Like the 9 headed Hydra, KiXtart blossomed.  And got into places where it shouldn’t have gone.  I know of one 4000+ desktop company using it for software deployments.  Erkkkk!  Imagine how much spaghetti code there would have been in that.

Then VBscript.  VBscript was trumpeted by Microsoft in 1998 as the better/new way forward.  One Windows IT Pro writer said in 2001:

VBScript, one of the most powerful and underused features in the Windows environment, provides the same powerful programming tools (e.g., variable support, structured program control, the ability to leverage COM objects) that you’ll find in full-featured development languages.

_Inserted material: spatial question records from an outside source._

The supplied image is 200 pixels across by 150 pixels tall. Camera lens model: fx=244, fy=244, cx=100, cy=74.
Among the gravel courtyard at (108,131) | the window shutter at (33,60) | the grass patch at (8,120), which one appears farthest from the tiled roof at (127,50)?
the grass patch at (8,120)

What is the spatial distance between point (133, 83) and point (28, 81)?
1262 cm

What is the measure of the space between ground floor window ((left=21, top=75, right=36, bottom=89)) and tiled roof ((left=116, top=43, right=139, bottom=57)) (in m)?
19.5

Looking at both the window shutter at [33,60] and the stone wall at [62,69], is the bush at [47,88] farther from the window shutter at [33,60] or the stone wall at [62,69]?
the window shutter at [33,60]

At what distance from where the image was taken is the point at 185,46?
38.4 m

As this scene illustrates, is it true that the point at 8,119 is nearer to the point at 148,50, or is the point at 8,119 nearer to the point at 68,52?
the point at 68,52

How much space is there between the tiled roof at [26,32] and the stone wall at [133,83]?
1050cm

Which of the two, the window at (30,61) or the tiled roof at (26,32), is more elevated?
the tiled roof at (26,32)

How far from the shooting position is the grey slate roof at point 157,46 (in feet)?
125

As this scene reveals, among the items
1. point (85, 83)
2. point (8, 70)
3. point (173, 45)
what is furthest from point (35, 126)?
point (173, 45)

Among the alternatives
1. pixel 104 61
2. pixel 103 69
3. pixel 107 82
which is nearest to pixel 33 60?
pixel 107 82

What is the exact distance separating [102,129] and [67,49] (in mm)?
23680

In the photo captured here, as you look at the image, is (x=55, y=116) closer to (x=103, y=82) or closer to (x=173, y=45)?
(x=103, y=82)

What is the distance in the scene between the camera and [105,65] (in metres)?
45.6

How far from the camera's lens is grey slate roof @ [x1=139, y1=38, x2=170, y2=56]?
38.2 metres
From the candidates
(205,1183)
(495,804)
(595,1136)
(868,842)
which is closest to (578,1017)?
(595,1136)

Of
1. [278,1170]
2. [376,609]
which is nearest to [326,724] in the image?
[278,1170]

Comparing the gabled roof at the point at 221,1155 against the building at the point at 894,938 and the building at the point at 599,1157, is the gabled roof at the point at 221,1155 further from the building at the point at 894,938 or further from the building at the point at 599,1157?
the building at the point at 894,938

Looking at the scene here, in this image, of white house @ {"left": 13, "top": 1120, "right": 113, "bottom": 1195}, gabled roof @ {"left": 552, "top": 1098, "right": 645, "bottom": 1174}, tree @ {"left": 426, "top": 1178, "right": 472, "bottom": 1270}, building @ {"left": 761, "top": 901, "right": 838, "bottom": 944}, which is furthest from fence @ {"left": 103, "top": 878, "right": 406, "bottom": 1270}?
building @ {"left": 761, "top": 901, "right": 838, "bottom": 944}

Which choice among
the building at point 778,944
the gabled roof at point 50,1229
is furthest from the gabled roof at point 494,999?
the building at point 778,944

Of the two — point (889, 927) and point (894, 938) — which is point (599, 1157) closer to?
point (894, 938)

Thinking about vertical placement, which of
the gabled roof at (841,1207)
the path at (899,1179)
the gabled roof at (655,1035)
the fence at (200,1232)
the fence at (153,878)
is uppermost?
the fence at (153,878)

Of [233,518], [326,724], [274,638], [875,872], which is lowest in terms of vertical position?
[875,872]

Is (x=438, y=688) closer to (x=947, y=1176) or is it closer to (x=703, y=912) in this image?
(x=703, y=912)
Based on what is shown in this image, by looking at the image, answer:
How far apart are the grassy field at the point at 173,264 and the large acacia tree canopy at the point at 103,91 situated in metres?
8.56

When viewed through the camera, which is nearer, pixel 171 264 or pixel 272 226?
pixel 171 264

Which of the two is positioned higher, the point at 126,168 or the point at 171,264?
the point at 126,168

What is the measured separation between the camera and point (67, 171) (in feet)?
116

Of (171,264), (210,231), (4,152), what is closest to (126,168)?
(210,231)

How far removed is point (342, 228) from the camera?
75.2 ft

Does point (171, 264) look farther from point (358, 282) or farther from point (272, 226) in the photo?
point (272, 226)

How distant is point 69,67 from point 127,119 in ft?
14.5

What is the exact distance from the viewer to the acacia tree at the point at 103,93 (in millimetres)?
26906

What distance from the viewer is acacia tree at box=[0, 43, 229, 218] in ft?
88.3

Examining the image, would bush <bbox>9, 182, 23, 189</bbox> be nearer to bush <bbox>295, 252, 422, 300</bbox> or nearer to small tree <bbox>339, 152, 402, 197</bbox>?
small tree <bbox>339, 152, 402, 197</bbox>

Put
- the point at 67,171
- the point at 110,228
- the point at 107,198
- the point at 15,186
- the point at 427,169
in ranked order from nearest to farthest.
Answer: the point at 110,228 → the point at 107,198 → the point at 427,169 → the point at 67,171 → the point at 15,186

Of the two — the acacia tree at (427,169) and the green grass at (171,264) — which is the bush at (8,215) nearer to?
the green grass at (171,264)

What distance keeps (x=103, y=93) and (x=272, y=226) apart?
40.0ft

It was that very powerfulness which caused some security problems with VBscript (mis)use.  So Microsoft threw the baby out with the bath water and created PowerShell to address those security issues.  Sure there are some other advantages to PowerShell, such as speed, and that it’s going to be how you script/interact with new Microsoft products.

Those 1400+ computers?

The script worked well.  Here is the cut down version:

$windows_PCs = (Get-Content c:\temp\pc-list.txt)
foreach ($computer in $windows_PCs)
{
$file_exist_path = "\\"+ $computer + "\c$\data\fred.txt"
$file_exist_OK = (Test-Path $file_exist_path)
if ($file_exist_OK)
{
write-host $computer has the fred file
}
else
{
write-host $computer is missing the fred file
}
#endif - PowerShell does not use EndIf statements, so I put this here as a boundary.
}
#next - PowerShell doesn't have a next statement either.